Las puertas cerradas siempre tienen algo de fascinantes. Los vecinos tienen casas idénticas pero pensadas de manera completamente diferente y cuando vemos la distribución de los muebles, las habitaciones, la forma en que otros han entendido su propia vida a partir del mismo espacio sentimos una especie de curiosidad, como un cierto vértico bajo los pies. A mí personalmente me apasiona curiosear por la ventana cuando voy en coche o en autobús, indagando en los balcones de las casas que se cruzan en mi recorrido, no para averiguar lo que están haciendo, sino para observar cómo tienen organizadas las estancias, las luces... Me encanta imaginarme a mí misma dentro de ese mundo particular y prohibido, como cuando era pequeña y me quedaba horas embobada imaginando que me hacía diminuta, como en el cuento de Killevipen, y me quedaba a vivir en la casa de muñecas.
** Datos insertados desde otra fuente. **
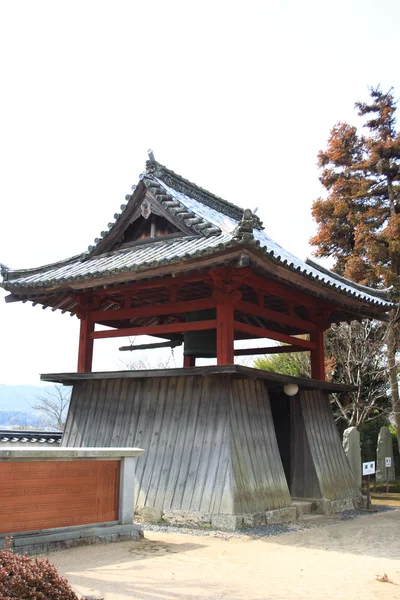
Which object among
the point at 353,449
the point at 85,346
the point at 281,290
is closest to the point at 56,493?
the point at 85,346

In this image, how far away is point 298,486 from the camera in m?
13.5

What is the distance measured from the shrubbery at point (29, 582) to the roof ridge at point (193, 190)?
436 inches

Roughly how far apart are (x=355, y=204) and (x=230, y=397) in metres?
14.3

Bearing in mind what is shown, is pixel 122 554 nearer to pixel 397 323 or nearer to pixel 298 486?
pixel 298 486

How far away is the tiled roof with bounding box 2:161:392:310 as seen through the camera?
1071 cm

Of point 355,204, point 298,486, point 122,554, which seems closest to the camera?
point 122,554

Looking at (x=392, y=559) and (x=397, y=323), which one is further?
(x=397, y=323)

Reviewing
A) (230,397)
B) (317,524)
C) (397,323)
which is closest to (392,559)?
(317,524)

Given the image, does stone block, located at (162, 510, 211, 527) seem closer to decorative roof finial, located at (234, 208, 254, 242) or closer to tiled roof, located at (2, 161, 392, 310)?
tiled roof, located at (2, 161, 392, 310)

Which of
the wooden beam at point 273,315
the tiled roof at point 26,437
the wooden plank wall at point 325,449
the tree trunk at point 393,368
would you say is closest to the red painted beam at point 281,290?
the wooden beam at point 273,315

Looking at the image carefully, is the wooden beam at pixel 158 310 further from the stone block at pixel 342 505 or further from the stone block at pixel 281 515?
the stone block at pixel 342 505

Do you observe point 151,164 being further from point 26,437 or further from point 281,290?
point 26,437

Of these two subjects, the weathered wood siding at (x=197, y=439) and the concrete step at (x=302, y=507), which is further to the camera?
the concrete step at (x=302, y=507)

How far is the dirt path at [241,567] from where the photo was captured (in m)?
6.43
En tamaño real, me encantaba también entrar en casa de los vecinos de la puerta de al lado. Macarena era una enfermera andaluza que vivía con su pareja (¡Escandaloso, me parece que no estaban casados pero convivían!) en el bajos 1ª de la puerta contingua de la de mis padres. Recuerdo que al entrar en su casa era fascinante el olor a bombones, a chocolate, como si en aquel ambiente uno pudiera estar todo el día saboreando dulzura y chucherías. Ya se sabe que cada casa tiene un olor diferente y especial que se va perfilando a partir de los aromas de los cuerpos, de los alimentos que se cocinan, de cómo circula el aire por las habitaciones y de tantos otros elementos que son capaces de generar algo tan particular e irrepetible como el aroma de una familia.
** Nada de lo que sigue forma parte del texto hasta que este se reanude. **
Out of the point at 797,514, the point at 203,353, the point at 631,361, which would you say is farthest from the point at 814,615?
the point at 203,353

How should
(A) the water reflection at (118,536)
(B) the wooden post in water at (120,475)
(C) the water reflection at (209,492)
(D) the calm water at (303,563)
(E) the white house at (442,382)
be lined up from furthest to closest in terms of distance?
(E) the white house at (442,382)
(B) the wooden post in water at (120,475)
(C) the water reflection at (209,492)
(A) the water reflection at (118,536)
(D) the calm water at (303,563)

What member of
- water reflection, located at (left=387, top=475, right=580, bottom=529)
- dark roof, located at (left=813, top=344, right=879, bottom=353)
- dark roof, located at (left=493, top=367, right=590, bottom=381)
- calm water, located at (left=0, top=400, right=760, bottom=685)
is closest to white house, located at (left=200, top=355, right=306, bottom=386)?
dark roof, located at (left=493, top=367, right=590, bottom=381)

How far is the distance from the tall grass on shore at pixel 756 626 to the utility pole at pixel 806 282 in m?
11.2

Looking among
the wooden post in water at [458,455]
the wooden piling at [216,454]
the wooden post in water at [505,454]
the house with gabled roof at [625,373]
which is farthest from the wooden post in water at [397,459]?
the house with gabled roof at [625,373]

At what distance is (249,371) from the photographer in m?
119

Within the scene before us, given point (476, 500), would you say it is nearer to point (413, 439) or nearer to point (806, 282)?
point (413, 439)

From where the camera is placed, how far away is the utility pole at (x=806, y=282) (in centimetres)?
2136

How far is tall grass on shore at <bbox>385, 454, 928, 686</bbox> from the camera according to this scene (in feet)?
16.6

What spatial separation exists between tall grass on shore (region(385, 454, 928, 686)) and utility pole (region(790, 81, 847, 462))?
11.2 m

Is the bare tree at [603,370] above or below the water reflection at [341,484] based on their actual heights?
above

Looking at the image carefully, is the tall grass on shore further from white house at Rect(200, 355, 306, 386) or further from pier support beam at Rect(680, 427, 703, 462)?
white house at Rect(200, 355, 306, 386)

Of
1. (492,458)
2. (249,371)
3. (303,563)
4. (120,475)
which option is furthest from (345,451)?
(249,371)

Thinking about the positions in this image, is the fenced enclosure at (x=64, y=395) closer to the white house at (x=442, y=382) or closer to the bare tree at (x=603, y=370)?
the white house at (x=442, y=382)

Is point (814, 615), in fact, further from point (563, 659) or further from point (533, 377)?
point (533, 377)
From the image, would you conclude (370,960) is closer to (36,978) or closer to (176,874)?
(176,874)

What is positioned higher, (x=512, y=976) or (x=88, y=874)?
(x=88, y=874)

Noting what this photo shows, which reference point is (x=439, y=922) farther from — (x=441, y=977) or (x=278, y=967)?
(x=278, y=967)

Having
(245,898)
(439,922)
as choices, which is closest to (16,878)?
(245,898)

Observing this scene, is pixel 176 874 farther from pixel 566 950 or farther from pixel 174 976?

Macarena guardaba los bombones en una caja preciosa de vidrio transparente que parecía digna de un cuento de hadas. Cada día, al llevar un rato sentada en el sofá del comedor, se me acercaba con la cajade bombones ofreciéndome para que cogiera uno. Yo, que nunca fui niña de dulces, ni helados, ni chucherías, accedía a coger uno de aquellos preciosos bombones y me lo comía con cierta devoción, como si estuviera tomando una poción mágica que pudiera tener quién sabe qué efectos sobre mi organismo. No me hubiera extrañado en absoluto que me hubieran hecho empequeñecer o agrandarme como si fuera Alicia cuando perseguía al conejo. De hecho, la única galleta que me comía del surtido Cuétara era la que me recordaba a la galleta mágica que tenía una etiqueta donde decía "Cómeme" en mi cuento preferido, el bocadito de chocolate.
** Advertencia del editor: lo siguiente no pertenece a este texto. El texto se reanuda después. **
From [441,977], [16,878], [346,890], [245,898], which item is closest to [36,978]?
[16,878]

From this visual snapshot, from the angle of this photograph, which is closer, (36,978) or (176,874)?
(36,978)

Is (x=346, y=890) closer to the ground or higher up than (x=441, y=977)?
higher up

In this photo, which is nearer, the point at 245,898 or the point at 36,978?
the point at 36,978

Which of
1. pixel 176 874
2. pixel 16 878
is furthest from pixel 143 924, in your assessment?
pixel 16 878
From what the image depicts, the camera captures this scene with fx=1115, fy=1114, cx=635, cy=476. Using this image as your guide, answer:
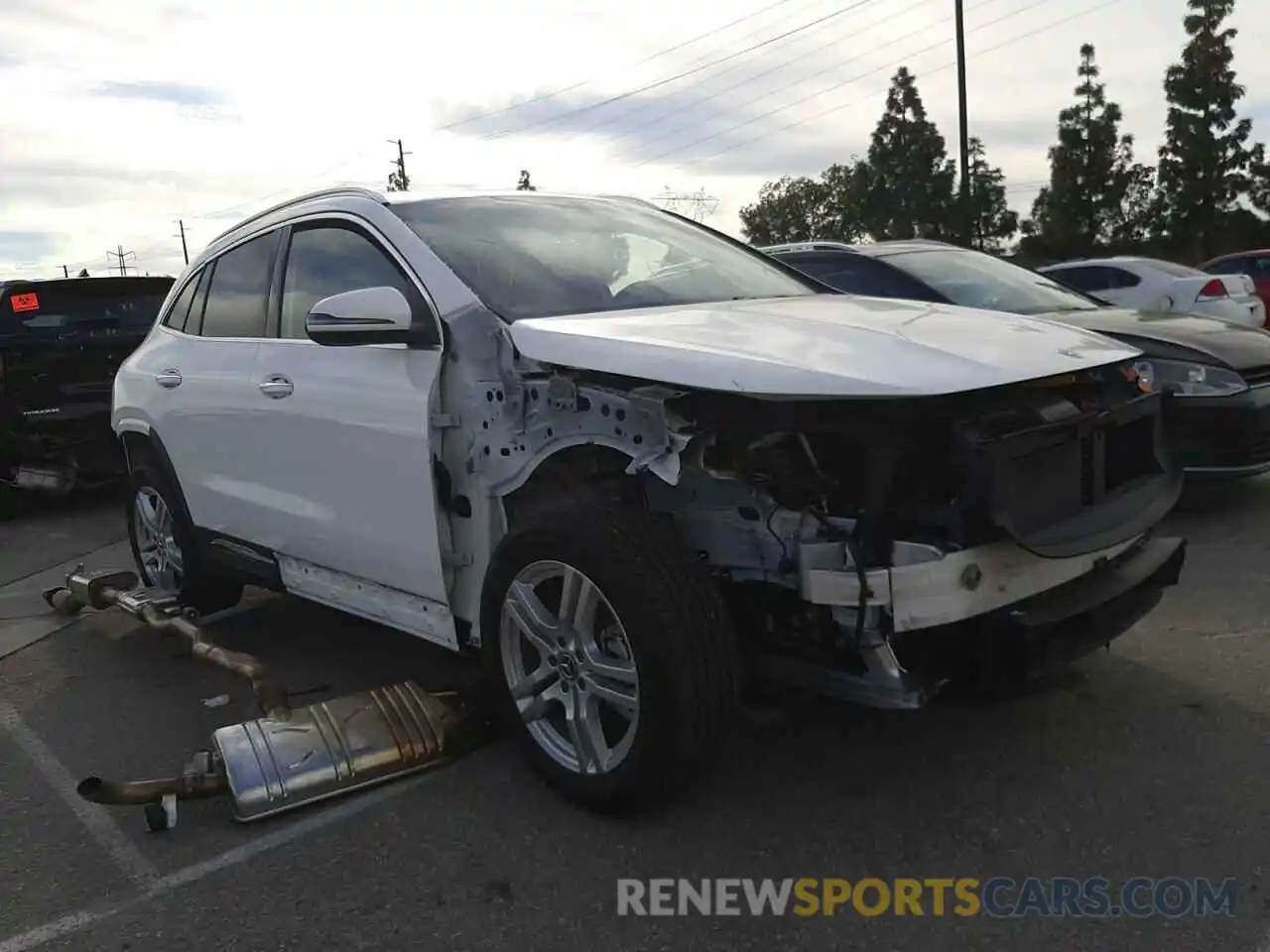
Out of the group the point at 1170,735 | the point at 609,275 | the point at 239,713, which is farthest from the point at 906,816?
the point at 239,713

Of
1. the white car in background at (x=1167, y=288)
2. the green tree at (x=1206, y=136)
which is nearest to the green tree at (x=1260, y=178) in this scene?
the green tree at (x=1206, y=136)

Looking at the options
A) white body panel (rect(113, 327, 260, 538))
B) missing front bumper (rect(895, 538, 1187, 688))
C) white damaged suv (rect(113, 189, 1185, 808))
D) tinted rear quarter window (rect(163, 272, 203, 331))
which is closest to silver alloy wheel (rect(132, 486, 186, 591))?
white body panel (rect(113, 327, 260, 538))

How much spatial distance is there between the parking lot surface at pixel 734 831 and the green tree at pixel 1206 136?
3087 centimetres

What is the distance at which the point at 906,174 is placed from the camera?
123ft

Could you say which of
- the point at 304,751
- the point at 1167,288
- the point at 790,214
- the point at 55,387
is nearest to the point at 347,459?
the point at 304,751

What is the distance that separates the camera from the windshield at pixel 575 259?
3545mm

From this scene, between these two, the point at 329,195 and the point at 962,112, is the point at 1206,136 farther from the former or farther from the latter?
the point at 329,195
Volviendo al tema, cuando yo me comía el bombón mi madre torcía el gesto: no lograba comprender por qué en casa tenía que acabar tirando los caramelos y chucherías y en cambio cada día me comía un bombón en casa de la vecina. Macarena sonreía, estaba encantada de que yo fuera a su casa y me sintiera tan a gusto, tan cómoda. Podía pasar largos ratos allí tocando los objetos, mirando a través de la puerta que daba a la terraza sólo por el hecho de que ofreciera diferente perspectiva que la mía. Incluso a veces espiaba un poco mi propia casa desde la casa de los vecinos, separada en esta parte por una pared de ladrillos con agujeritos pequeños a través de los cuales, si te acercabas mucho, podías ver lo que hacían al otro lado.
Un día Macarena y su pareja se fueron y se llevaron consigo aquel maravilloso olor a chocolate que tanto me gustaba. Desde entonces, han pasado por aquella casa más de quince inquilinos y siempre que he tenido ocasión he entrado para ver si recuperaba aquel aroma familiar y entrañable. Pero Macarena se lo llevó encerrado en su caja transparente y nunca más he vuelto a olerlo.Aún ahora, cuando me como un bombón muy de vez en cuando, recuerdo a la vecina y sonrío un poco sin que nadie me vea...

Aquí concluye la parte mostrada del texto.